Yes, pledges, even in writing, are no more significant than campaign promises made multiple times in public.
e.g. "Last election using first-past-the post", "Terminate oil subsidies", etc.
Nice thought, though.

There was also some sort of pledge made in Paris, I believe, preceded by the statement "Canada is back!"

Oh, Great. Another boneheaded virtue signalling move that has no real probability of becoming a reality. Must be an election in the offing, and ONE of the parties needs to scoop the Green vote because an unqualified dude who is the son of a former PM is worried about losing the best gig he's had in a while.

Note to carbon tax advocates: Wind and solar are not effective for reducing C02 emissions.

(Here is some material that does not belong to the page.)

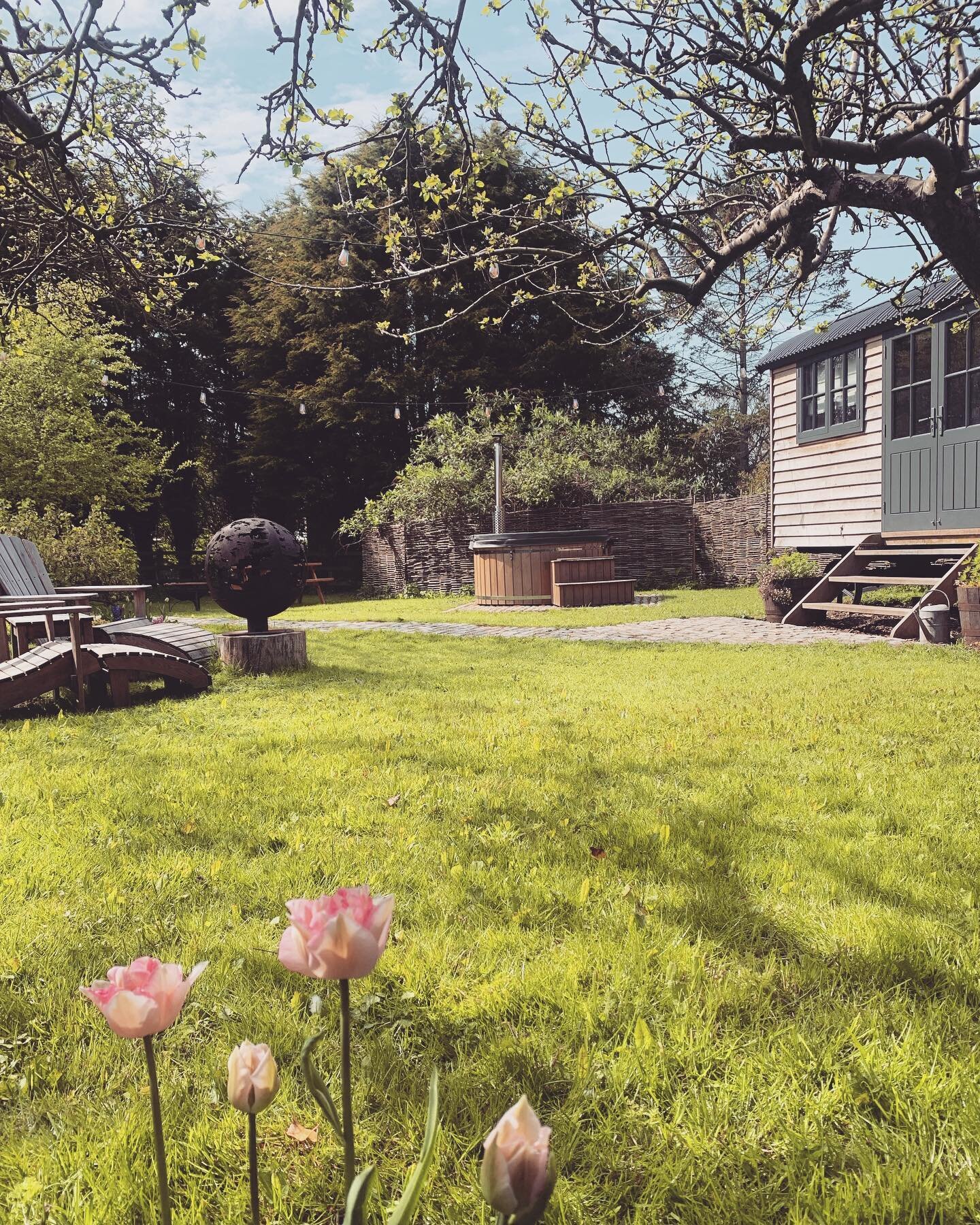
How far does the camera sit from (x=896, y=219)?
5.02m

Reference: “Ontario’s Electricity Dilemma – Achieving Low Emissions at Reasonable Electricity Rates”. Ontario Society of Professional Engineers (OSPE). April 2015.

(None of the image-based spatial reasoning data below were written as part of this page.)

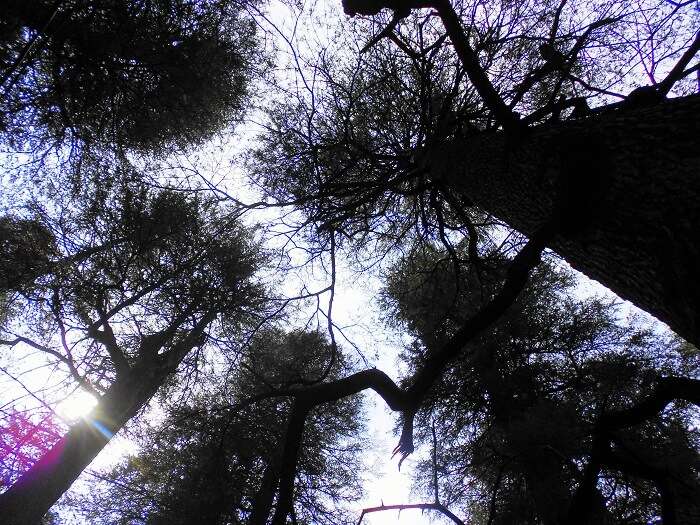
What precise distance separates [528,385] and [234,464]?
23.1 feet

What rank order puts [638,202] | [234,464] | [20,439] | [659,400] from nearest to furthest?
[659,400], [638,202], [20,439], [234,464]

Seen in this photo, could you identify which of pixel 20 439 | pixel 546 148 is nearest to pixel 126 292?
pixel 20 439

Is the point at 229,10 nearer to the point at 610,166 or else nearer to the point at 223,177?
the point at 223,177

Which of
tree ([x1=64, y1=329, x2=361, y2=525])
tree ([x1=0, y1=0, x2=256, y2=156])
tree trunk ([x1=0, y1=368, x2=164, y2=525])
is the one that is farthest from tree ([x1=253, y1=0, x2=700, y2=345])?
tree trunk ([x1=0, y1=368, x2=164, y2=525])

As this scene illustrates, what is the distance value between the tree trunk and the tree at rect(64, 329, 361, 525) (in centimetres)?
77

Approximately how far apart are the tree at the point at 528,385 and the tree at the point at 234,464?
2.36 meters

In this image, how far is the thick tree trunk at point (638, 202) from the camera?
1599 millimetres

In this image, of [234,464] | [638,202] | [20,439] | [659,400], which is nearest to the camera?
[659,400]

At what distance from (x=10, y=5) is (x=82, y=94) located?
1.36 meters

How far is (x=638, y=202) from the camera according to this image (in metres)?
1.82

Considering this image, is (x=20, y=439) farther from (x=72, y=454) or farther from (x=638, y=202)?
(x=638, y=202)

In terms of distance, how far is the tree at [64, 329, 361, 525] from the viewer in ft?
23.7

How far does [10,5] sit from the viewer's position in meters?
4.79

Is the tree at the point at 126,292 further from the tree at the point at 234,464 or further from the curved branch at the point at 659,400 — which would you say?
the curved branch at the point at 659,400
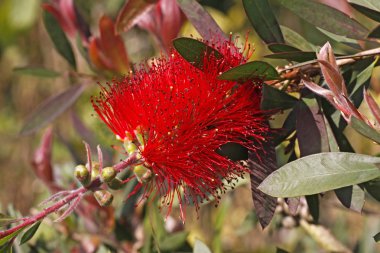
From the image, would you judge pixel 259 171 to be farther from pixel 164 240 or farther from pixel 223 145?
pixel 164 240

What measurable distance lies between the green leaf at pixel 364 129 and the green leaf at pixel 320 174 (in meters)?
0.03

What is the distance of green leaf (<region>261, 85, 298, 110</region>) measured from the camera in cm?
94

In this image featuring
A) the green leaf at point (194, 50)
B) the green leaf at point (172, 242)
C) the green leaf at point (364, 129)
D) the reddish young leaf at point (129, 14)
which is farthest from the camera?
the green leaf at point (172, 242)

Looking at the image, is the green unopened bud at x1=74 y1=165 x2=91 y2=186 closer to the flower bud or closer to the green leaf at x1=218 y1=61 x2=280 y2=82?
the flower bud

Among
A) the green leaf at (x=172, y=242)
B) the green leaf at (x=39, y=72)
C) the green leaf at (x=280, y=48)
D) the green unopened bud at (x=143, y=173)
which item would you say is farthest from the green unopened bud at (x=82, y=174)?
the green leaf at (x=39, y=72)

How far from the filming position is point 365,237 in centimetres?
159

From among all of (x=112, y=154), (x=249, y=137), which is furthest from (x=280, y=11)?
(x=249, y=137)

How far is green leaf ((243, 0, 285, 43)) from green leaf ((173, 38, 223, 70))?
0.32 feet

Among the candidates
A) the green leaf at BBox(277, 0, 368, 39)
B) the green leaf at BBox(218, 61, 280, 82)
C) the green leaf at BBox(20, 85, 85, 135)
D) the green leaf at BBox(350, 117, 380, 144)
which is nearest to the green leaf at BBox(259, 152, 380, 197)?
the green leaf at BBox(350, 117, 380, 144)

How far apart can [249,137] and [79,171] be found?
0.29 meters

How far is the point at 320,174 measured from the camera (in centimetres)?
84

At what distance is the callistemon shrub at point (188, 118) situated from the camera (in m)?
0.99

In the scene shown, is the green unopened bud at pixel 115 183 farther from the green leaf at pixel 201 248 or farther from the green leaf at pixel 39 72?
the green leaf at pixel 39 72

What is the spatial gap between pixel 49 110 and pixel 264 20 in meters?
0.66
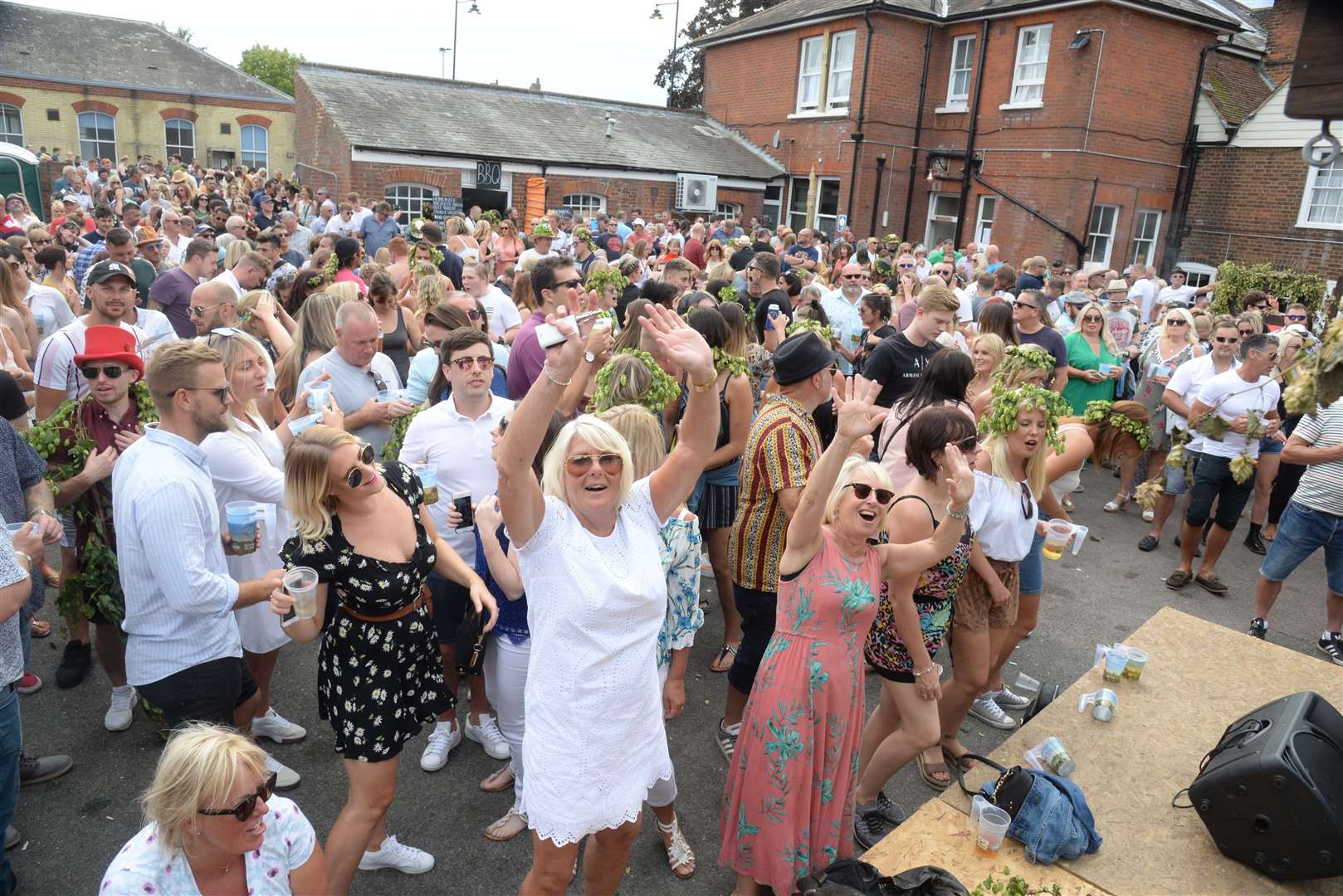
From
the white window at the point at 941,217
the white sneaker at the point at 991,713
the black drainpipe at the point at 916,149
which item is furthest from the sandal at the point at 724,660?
the black drainpipe at the point at 916,149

Page 15 of 23. “Why Will Emissions Double as We Add Wind and Solar Plants ?”

– Wind and Solar require flexible backup generation.

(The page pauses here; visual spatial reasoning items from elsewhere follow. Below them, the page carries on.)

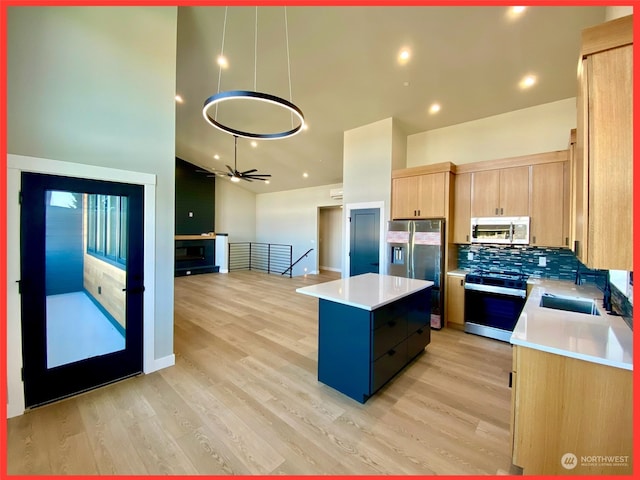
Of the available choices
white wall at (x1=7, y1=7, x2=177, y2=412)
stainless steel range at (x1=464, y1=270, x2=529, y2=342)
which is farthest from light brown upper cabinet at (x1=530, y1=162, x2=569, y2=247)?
white wall at (x1=7, y1=7, x2=177, y2=412)

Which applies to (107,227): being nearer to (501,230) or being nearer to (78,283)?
(78,283)

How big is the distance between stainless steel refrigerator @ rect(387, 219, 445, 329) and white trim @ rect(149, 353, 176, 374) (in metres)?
3.57

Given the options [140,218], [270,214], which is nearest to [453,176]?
[140,218]

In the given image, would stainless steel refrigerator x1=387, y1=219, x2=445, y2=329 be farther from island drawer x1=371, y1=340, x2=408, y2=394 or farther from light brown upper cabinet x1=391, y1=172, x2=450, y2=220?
island drawer x1=371, y1=340, x2=408, y2=394

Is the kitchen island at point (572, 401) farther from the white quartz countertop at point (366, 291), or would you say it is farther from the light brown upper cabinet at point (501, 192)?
the light brown upper cabinet at point (501, 192)

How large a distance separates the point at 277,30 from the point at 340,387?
173 inches

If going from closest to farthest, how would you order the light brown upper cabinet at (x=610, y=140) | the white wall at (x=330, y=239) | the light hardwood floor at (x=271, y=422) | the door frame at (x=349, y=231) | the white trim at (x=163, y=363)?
the light brown upper cabinet at (x=610, y=140)
the light hardwood floor at (x=271, y=422)
the white trim at (x=163, y=363)
the door frame at (x=349, y=231)
the white wall at (x=330, y=239)

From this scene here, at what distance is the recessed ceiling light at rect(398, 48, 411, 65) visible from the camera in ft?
11.4

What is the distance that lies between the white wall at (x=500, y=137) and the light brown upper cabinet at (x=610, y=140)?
357 cm

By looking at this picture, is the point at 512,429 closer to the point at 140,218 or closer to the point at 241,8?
the point at 140,218

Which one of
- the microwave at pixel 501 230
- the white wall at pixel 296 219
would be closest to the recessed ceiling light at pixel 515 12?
the microwave at pixel 501 230

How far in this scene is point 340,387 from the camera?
8.07 feet

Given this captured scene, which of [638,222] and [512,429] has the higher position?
[638,222]

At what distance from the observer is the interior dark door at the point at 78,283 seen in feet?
7.12
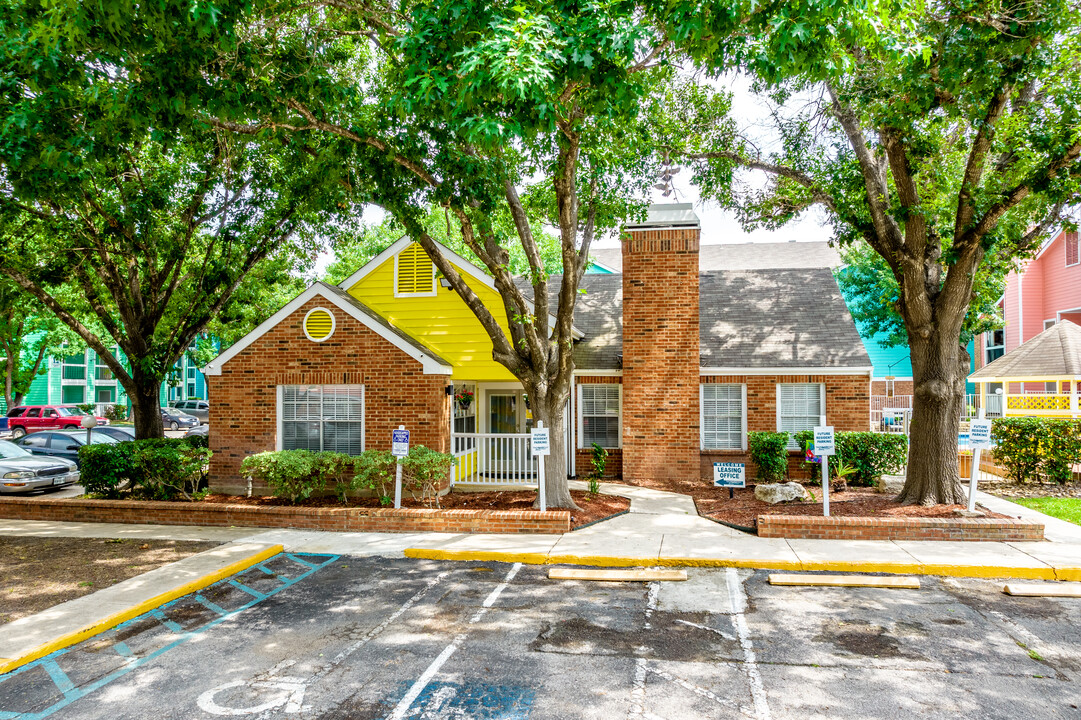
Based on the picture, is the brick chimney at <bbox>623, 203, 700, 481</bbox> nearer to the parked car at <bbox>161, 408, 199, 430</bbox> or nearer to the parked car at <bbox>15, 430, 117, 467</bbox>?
the parked car at <bbox>15, 430, 117, 467</bbox>

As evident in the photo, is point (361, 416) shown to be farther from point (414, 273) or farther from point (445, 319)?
point (414, 273)

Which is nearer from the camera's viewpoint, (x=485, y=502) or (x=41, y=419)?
(x=485, y=502)

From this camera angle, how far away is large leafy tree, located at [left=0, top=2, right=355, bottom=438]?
7.85 meters

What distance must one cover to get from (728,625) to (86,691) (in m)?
5.89

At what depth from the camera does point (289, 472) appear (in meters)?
11.7

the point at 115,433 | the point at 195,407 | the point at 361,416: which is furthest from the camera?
the point at 195,407

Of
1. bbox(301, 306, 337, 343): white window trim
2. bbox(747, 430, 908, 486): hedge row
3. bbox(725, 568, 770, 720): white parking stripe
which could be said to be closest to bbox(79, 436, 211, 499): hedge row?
bbox(301, 306, 337, 343): white window trim

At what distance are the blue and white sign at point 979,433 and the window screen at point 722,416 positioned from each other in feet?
18.7

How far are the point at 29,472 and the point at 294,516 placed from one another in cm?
868

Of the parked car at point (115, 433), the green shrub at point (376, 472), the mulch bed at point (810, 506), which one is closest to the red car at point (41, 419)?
the parked car at point (115, 433)

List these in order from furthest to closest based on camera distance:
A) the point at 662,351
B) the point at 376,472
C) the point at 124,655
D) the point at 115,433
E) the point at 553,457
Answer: the point at 115,433
the point at 662,351
the point at 376,472
the point at 553,457
the point at 124,655

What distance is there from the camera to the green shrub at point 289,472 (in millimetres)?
11789

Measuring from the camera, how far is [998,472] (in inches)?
615

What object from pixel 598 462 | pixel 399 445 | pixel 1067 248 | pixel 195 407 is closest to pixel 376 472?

– Nuclear is too inflexible to backup renewables without expensive engineering changes to the reactors.

– Flexible electric storage is too expensive at the moment.

– Consequently natural gas provides the backup for wind and solar in North America.

– When you add wind and solar you are actually forced to reduce nuclear generation to make room for more natural gas generation to provide flexible backup.

– Ontario currently produces electricity at less than 40 grams of CO2 emissions/kWh.

– Wind and solar with natural gas backup produces electricity at about 200 grams of CO2 emissions/kWh. Therefore adding wind and solar to Ontario’s grid drives CO2 emissions higher. From 2016 to 2032 as Ontario phases out nuclear capacity to make room for wind and solar, CO2 emissions will double (2013 LTEP data).

– In Ontario, with limited economic hydro and expensive storage, it is mathematically impossible to achieve low CO2 emissions at reasonable electricity prices without nuclear generation.